Es gibt viele weitere Beispiele wie die oben genannten, aber alle belegen die Tatsache, dass die Aneignung von Überprüfungssoftware im Bereich der IT-Sicherheitsbranche zur Norm geworden ist. Darauf basierend ist ein komplettes Parasitenökosystem entstanden, dass nun erfolgreich (erfolgreich – sie kommen damit davon!) die Öffentlichkeit verquacksalbert. Nein, ich denke mir das nicht aus.

Was alle Parasiten gemeinsam haben, ist ihre Abneigung gegenüber „herkömmlichen Methoden“ (ganz genau denselben Überprüfungsmethoden, die sie sich über VirusTotal zu eigen machen)

Was alle Parasiten gemeinsam haben, ist ihre Abneigung gegenüber „herkömmlichen Methoden“ (ganz genau denselben Überprüfungsmethoden, die sie sich über VirusTotal zu eigen machen) und die Liebe zu Dingen der „nächsten Generation“ (was so neu am Kopieren und Einfügen von Überprüfungen – und an künstlicher Intelligenz ist – das zeigen sie allerdings nicht auf).

Schlussfolgerung: Wenn Vertreter unbekannter Unternehmen an Sie herantreten und Stichworte wie „nächste Generation“, „Verhaltensanalyse“ und „künstliche Intelligenz“ verwenden, ohne dass deren Richtigkeit durch unabhängige Tests bestätigt wurde, seien Sie auf der Hut. Das Marketingmaterial dieser Unternehmen zeigt, dass die einzige künstliche Intelligenz, die sie benutzen, diejenige ist, die ihnen dabei hilft, andere IT-Sicherheitsunternehmen online zu übertrumpfen.

VirusTotal ist darüber informiert und tut sein Bestes, um dieses Problem zu beheben. Am 4. Mai wurden neue Nutzungsbestimmungen für das System veröffentlicht. Die Hauptpunkte sind: alle Nutzer der privaten API müssen „ihren Überprüfungsscanner in das öffentliche VirusTotal-Interface integrieren“ und „neue Scanner, die in die Gemeinschaft eintreten, müssen eine Zertifizierung und/oder unabhängige Studien von Fachzeitschriften vorweisen, die durch Sicherheitstester gemäß der besten Vorgehensweisen der Anti-Malware Testing Standard Organization (AMTSO) durchgeführt werden„. Experten sind der Meinung (vergessen Sie nicht die Kommentare zu lesen), dass diese Regeln die Situation von VirusTotal klären wird und sie dadurch die Parasiten loswerden.

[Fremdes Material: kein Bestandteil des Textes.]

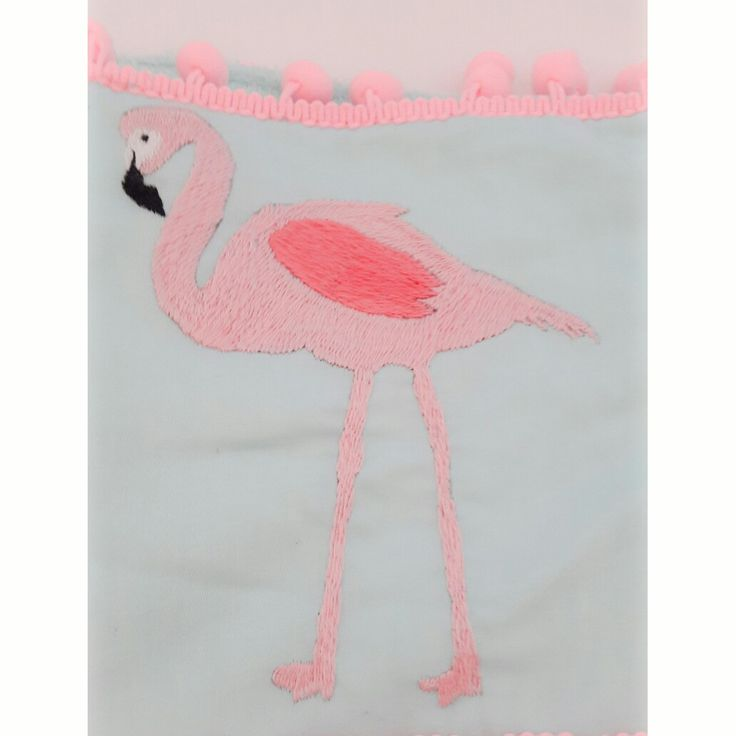 Embroidered flamingo on a beach towel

Die Einführung dieser Regeln ist der richtige Weg und es war auch höchste Zeit dafür. Aber ich bin der Meinung, dass VirusTotal nicht an dieser Stelle aufhören sollte. Es ist der richtige Zeitpunkt, um ähnliche Reformen bei VirusTotal durchzuführen. Warum? Weil die Parasiten immer noch ein paar Asse im Ärmel haben – um die neuen Nutzungsbedingungen zu umgehen und weiterhin Fachwissen aus dem Multiscanner zu saugen.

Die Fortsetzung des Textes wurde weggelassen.